▶ TASK BRIEF:
Can you convert the listing below into a numbered list, beginning at the line that contains "How far between" and stopping after the line that contains "the white building at Rect(551, 46, 585, 61) →", with blank lines dropped?

▶ SUPPLIED MATERIAL:

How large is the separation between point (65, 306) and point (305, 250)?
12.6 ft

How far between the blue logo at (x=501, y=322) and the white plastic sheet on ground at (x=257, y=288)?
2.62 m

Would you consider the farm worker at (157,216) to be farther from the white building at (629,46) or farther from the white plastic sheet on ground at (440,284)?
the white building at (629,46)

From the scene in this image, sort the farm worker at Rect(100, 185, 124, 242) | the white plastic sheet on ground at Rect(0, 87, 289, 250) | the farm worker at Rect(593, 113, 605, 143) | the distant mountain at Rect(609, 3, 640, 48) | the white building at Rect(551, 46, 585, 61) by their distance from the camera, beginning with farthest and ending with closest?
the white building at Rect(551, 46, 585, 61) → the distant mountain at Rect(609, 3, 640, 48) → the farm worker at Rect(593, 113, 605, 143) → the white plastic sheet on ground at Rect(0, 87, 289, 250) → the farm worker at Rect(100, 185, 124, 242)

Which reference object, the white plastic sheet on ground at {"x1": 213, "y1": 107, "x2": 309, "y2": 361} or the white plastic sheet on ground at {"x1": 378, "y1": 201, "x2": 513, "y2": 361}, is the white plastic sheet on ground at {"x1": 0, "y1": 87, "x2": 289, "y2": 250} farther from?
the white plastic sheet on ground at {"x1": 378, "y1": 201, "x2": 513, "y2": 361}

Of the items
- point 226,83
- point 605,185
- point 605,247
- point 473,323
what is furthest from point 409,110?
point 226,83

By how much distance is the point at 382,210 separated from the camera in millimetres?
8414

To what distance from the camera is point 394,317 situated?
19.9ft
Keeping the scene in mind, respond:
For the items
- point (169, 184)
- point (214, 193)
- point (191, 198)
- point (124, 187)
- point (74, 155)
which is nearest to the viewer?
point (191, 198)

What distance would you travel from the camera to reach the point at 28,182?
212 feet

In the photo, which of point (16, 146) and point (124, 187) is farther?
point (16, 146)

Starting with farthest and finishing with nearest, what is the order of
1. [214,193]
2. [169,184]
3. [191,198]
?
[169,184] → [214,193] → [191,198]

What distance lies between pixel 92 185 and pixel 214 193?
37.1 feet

▶ WORKED ANSWER:
1. How far between the blue logo at (x=501, y=322) and the white plastic sheet on ground at (x=257, y=288)?
2. 2.62 m
3. Would you consider the farm worker at (157,216) to be farther from the white building at (629,46) or farther from the white plastic sheet on ground at (440,284)?
4. the white building at (629,46)
5. From the scene in this image, sort the farm worker at Rect(100, 185, 124, 242) | the white plastic sheet on ground at Rect(0, 87, 289, 250) | the farm worker at Rect(593, 113, 605, 143) | the distant mountain at Rect(609, 3, 640, 48) | the white building at Rect(551, 46, 585, 61) by their distance from the camera, beginning with farthest and ending with closest?
6. the white building at Rect(551, 46, 585, 61) → the distant mountain at Rect(609, 3, 640, 48) → the farm worker at Rect(593, 113, 605, 143) → the white plastic sheet on ground at Rect(0, 87, 289, 250) → the farm worker at Rect(100, 185, 124, 242)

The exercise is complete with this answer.